AMPI Units Split To Pursue Separate Futures

    At a joint meeting in Minneapolis, Minn.,  Oct. 30, delegates unanimously approved  splitting Associated Milk Producers Inc.  (AMPI), into two separate cooperatives so  each could pursue individual future  opportunities. Subsequently, members of  AMPI's Southern Division unanimously  favored the merger with other major dairy  cooperatives in forming Dairy Farmers of  America, a proposed new national  cooperative.

    Meanwhile, the old North Central division  embarked on its own as the new North Central  AMPI dairy cooperative based at New Ulm,  Minn. Mark Furth, its general manager, said  the cooperative will focus on the well-being of  its Midwest members. "We have an  opportunity to build on an already successful  cooperative. Our goal is to improve profits for  members with better milk checks and earnings returned  on equity invested."

    Wayne Bok, North Central AMPI's  president, felt separating the two divisions  would allow each to pursue its members' goals  and objectives. The dairy producer from  Geddes, South Dakota, said, "We intend to be  big enough to succeed in the marketplace and  small enough to service our members'  interests."

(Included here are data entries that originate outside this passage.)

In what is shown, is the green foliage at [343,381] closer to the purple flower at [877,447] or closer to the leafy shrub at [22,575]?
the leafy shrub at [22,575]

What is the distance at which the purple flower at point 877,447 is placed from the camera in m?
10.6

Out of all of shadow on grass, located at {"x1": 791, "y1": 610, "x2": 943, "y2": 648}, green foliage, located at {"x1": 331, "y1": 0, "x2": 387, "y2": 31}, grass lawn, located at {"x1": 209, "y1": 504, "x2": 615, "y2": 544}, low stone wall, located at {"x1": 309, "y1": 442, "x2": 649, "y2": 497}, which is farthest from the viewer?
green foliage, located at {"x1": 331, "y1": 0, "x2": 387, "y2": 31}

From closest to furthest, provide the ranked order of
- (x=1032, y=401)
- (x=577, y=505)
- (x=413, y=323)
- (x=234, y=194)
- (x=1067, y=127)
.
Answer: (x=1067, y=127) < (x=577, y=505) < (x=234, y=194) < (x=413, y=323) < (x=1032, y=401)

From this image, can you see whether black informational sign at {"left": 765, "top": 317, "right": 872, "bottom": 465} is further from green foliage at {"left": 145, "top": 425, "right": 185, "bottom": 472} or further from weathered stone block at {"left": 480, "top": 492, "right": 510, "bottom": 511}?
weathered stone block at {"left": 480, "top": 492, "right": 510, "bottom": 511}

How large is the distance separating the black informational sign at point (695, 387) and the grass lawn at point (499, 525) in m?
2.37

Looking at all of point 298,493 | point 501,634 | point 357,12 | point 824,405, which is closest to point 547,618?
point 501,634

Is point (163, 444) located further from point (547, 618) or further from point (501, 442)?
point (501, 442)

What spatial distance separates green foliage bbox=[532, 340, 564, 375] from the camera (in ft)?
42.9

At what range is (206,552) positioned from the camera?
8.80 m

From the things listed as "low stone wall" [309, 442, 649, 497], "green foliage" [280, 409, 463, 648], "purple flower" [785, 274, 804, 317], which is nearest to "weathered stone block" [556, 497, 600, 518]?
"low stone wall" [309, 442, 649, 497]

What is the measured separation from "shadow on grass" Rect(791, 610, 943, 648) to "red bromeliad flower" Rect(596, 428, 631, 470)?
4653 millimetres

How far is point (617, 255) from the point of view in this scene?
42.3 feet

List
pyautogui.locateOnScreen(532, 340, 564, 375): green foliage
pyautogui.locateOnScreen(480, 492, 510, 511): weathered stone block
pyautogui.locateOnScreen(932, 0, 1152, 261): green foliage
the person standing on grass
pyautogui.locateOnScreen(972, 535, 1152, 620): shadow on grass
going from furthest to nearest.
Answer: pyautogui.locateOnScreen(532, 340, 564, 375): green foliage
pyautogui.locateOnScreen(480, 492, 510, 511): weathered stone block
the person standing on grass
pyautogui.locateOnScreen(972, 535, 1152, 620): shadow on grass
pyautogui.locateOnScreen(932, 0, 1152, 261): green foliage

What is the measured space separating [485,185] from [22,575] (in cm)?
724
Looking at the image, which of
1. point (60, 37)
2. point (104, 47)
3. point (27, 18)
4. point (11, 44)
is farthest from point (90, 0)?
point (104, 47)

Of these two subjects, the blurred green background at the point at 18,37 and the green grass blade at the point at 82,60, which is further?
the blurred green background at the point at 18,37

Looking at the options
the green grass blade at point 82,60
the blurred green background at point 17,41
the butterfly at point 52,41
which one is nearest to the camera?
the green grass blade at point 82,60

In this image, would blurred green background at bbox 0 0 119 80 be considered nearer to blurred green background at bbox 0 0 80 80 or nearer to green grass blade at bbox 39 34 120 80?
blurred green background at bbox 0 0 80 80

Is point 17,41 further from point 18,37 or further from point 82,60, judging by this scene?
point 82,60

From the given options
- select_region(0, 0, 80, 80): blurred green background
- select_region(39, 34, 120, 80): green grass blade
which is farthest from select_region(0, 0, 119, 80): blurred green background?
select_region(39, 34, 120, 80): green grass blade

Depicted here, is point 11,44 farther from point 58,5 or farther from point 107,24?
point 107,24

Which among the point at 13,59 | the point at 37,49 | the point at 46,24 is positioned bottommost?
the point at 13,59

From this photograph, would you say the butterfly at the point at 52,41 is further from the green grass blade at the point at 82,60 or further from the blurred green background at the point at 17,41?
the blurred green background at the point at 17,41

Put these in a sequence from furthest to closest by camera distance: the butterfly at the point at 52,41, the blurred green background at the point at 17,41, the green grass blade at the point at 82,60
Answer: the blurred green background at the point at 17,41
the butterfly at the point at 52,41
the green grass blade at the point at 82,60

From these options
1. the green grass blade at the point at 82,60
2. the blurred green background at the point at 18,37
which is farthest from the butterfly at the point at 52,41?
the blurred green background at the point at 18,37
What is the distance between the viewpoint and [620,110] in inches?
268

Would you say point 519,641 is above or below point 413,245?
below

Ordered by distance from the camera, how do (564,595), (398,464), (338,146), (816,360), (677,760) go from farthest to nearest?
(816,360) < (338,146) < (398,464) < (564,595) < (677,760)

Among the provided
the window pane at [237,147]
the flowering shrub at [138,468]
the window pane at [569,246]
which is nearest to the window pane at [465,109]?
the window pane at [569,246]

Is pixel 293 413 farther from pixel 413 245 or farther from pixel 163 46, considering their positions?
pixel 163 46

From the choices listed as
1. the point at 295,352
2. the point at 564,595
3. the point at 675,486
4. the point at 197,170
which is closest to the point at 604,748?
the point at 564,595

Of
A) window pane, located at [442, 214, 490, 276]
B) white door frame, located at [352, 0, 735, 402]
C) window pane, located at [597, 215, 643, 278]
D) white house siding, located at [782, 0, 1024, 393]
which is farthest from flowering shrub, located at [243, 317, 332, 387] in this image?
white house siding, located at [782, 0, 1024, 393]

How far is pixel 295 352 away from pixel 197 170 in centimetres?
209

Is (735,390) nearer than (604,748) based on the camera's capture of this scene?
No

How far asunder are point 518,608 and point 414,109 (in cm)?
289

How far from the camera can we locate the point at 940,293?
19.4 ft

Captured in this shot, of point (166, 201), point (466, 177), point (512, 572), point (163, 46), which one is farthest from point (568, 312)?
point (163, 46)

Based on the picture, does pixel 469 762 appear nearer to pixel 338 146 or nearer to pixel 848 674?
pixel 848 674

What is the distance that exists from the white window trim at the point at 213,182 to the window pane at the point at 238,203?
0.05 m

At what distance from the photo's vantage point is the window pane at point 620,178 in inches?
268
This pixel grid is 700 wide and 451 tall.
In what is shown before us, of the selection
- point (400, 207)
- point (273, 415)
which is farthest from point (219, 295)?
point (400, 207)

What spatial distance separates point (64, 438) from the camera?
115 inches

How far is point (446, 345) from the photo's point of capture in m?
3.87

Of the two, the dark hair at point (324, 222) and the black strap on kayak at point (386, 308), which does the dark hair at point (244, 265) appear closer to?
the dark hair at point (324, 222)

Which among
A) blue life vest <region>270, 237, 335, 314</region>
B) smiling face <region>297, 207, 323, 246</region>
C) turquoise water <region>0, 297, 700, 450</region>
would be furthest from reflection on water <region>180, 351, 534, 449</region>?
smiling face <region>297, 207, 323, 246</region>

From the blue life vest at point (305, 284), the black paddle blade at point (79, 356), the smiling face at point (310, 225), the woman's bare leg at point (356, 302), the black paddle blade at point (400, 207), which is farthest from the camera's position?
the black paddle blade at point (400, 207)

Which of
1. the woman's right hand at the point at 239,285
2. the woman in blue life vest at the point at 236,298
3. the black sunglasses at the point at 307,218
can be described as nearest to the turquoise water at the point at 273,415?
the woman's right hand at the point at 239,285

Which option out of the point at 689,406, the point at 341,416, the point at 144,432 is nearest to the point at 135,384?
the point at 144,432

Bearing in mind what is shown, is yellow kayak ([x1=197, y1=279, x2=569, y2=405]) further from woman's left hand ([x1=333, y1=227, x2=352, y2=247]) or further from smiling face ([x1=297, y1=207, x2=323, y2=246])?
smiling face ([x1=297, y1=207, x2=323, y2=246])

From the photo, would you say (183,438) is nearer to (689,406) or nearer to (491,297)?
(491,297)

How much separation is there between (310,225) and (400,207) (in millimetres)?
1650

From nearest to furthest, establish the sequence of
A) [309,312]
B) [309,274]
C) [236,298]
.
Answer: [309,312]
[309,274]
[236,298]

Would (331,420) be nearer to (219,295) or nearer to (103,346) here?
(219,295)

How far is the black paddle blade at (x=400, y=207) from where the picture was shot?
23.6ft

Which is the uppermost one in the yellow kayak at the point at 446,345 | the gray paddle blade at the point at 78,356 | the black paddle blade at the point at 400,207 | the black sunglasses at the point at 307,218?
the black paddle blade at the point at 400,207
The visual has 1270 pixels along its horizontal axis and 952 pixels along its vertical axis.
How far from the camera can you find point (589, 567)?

    The new North Central AMPI ranks sixth  among the nation's dairy cooperatives in terms  of production, according to industry sources.  North Central has 5,200 dairy-producer  members in Wisconsin, Minnesota, Iowa,  Nebraska, Missouri, South Dakota and North  Dakota. It annually markets 4.5 billion  pounds of milk. The cooperative owns a  network of 13 dairy plants.